[START Data]

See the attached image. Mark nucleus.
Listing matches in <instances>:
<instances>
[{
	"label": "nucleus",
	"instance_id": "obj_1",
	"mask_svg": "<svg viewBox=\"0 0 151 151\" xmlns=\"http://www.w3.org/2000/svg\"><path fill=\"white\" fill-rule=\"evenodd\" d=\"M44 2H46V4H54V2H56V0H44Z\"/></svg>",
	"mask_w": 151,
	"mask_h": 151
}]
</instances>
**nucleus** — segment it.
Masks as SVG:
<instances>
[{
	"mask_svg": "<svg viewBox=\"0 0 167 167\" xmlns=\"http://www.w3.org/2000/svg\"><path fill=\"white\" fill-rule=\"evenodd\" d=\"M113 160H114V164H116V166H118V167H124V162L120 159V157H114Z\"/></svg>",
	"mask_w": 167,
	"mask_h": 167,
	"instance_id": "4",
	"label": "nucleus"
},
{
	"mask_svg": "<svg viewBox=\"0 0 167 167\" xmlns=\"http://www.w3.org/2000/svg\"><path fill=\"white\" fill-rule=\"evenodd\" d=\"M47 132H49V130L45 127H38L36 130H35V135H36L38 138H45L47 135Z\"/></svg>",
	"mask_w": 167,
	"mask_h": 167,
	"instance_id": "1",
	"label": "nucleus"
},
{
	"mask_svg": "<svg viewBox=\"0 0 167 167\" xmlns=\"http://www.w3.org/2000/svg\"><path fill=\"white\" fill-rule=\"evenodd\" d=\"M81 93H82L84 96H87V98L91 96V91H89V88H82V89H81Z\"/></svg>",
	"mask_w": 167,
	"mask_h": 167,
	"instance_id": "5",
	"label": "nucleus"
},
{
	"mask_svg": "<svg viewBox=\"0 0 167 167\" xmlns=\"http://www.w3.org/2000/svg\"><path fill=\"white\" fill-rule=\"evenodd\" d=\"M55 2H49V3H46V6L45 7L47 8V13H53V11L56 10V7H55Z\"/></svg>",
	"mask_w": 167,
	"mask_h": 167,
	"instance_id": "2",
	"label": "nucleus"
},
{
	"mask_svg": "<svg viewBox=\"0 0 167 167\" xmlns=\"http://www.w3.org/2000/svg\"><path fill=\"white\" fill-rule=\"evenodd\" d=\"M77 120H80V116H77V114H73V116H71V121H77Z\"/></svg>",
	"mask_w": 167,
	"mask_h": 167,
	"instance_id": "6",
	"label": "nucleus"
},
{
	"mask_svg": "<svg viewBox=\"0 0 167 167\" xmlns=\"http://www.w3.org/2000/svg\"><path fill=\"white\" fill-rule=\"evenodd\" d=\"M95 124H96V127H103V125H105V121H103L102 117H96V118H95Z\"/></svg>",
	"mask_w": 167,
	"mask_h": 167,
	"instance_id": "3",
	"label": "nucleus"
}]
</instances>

[END Data]

Given problem ▸ Select every line of the entries above that contains the string "rule", and copy each one in full.

Solved exercise ▸
	"mask_svg": "<svg viewBox=\"0 0 151 151\" xmlns=\"http://www.w3.org/2000/svg\"><path fill=\"white\" fill-rule=\"evenodd\" d=\"M44 2H46V4H54V2H56V0H44Z\"/></svg>",
	"mask_svg": "<svg viewBox=\"0 0 167 167\" xmlns=\"http://www.w3.org/2000/svg\"><path fill=\"white\" fill-rule=\"evenodd\" d=\"M113 160H114V164H116V166H118V167H124V162L120 159V157H114Z\"/></svg>",
	"mask_svg": "<svg viewBox=\"0 0 167 167\" xmlns=\"http://www.w3.org/2000/svg\"><path fill=\"white\" fill-rule=\"evenodd\" d=\"M47 132H49V130L45 127H38L36 130H35V135H36L38 138H45L47 135Z\"/></svg>",
	"mask_svg": "<svg viewBox=\"0 0 167 167\" xmlns=\"http://www.w3.org/2000/svg\"><path fill=\"white\" fill-rule=\"evenodd\" d=\"M81 93H82L84 96H87V98L91 96V91H89V88H82V89H81Z\"/></svg>",
	"mask_svg": "<svg viewBox=\"0 0 167 167\" xmlns=\"http://www.w3.org/2000/svg\"><path fill=\"white\" fill-rule=\"evenodd\" d=\"M55 2H49V3H46V6L45 7L47 8V13H53V11L56 10V7H55Z\"/></svg>",
	"mask_svg": "<svg viewBox=\"0 0 167 167\" xmlns=\"http://www.w3.org/2000/svg\"><path fill=\"white\" fill-rule=\"evenodd\" d=\"M77 120H80V116H77V114H73V116H71V121H77Z\"/></svg>",
	"mask_svg": "<svg viewBox=\"0 0 167 167\" xmlns=\"http://www.w3.org/2000/svg\"><path fill=\"white\" fill-rule=\"evenodd\" d=\"M95 124H96V127H103V125H105V121H103L102 117H96V118H95Z\"/></svg>",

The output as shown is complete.